This is a bold assertion running against much of the mainstream history, but it is presented with an astonishing range of evidence (some of it new or hitherto overlooked) to support a sophisticated analysis. If many Hitler books are scarcely worth the effort of reading, this one commands attention through its originality and sheer intelligence. The biography itself is now well known, though there are nuggets of fresh information to be found here. Instead Simms wants to explore much more fully the idea world that Hitler inhabited. It is Hitler’s intentions rather than the achievements that interest him and this is where the meat of the argument lies ... These are persuasive arguments, pursued relentlessly throughout the text. But they do raise problems. Simms’s insistence that the 'East' was not central to Hitler’s concerns about the global order is surely overstated ...
No doubt Simms expects to be argued with. This is a thoroughly thought-provoking and stimulating biography which all historians of the Third Reich will have to take seriously.
Though one can ultimately disagree with Simms’ revisionist arguments, he has made an impressive effort to challenge the conventional history of Hitler’s approach to the world and war in the 1930s and 1940s. This book will cause many to rethink long held beliefs and notions about Hitler and the Second World War.
...written with passion, it grabs the reader by the elbow and propels her from the very first page towards one, ultimate conclusion ... In tracing Hitler’s thinking about the Anglo-world across an impressive range of fronts over the span of his political career, Simms is able to show that the U.S. and Britain were more important reference points than has previously been acknowledged, and that Hitler’s geopolitical vision was genuinely global. The case he makes for this claim is compelling and original. If this were the book’s objective, we could simply record our approval and retire, tired but happy, to bed. But Simms has a much larger objective in view ... What sets Simms apart is his determination to answer every question with the same argument ... Simms’s reasoning makes it impossible to explain the increase in the intensity of the use of extermination in the last years of the conflict, when America was already in the fight and nothing could be gained through further killing sprees within the shrinking area under German control ... Simms’s monocausal approach creates an inertia at the heart of his narrative ... For Simms, Hitler’s mind is as unreactive as argon gas: he never yields an iota to the pressure of events
... fascinating ... A weary reader might ask why we need yet another biography of Adolf Hitler. Mr. Simms believes that, despite the attention Hitler has received, there is an unknown Hitler that other biographers and historians have missed—the Hitler who spent his political career grappling with the emergence of America as the dominant power of the 20th century. After reading Hitler: A Global Biography, one has to agree ... If there is one weakness in Mr. Simms’s comprehensive treatment, it is that he fails except in passing to discuss the other German thinkers and politicians who created the cultural environment in which Hitler and Nazism could flourish ... Yet Mr. Simms is surely right to stay focused on Hitler, since it was Hitler’s unique gift (if that is the word for it) to turn rhetoric into reality, with terrifying results ... a thought-provoking guide to seeing what happens when dictators read America wrong.

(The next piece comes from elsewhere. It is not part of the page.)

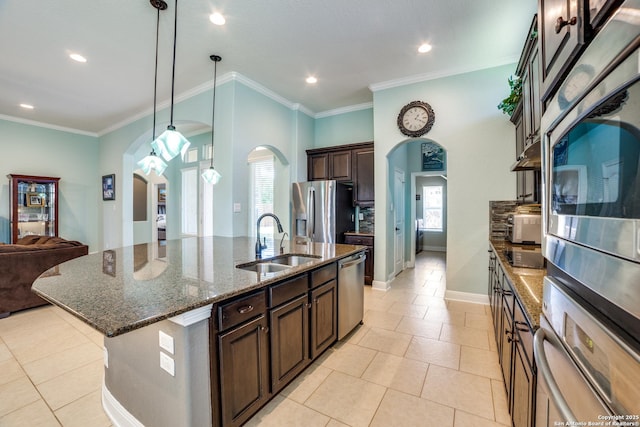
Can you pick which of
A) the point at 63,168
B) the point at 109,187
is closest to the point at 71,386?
the point at 109,187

Simms’s reduction of virtually all the major events in the history of the Third Reich to a product of anti-Americanism...is nonsense, and indeed, Simms is forced to contradict himself by the sheer weight of the evidence against his thesis ... Time and again, Simms uses rhetorical sleight of hand to underscore his claim that the U.S. was the main focus of Hitler’s foreign policy by referring to 'Anglo-America' when he is in fact just talking about Britain ... In the end, Simms hasn’t written a biography in any meaningful sense of the word, he’s written a tract that instrumentalizes the past for present-day political purposes. As such, his book can be safely ignored by serious students of the Nazi era.
While his focus is on Anglo-America, Simms also does an excellent job in integrating some of the more recent specialized literature on the other international forces that shaped Hitler’s ideology ... While there is much to be said for Simms’ insistence that the Anglo-American west and international finance capitalism have not received enough attention in previous accounts of Hitler’s world view, there is of course a danger in pushing these arguments too far ... Hitler did indeed spend a great deal of time thinking about global capitalism and 'the West,' but there is no obvious reason to highlight this at the expense of his other obsessions ... If—as Simms suggests—Hitler’s admiration and fear of the British and Americans was boundless, he certainly did a terrible job of acting on those fears.
... what it lacks in length it makes up in scrappy contentiousness ... In the rarefied world of Nazi scholarship, an author claiming that Hitler didn’t seek world domination qualifies as incendiary, and Simms comes back repeatedly to that aspect of his narrative ... More than a few readers...will respond with a quick 'Says who?' Simms is clearly expecting to raise some hackles ... It’s unlikely that many readers will soldier through [Simms' book], but unfortunately, the times may warrant it.
The argument feels forced at times, yet Simms points to some important correctives in our study of Hitler's ideology ... A new perspective on a figure whose actions continue to have a profound and lasting impact on world history.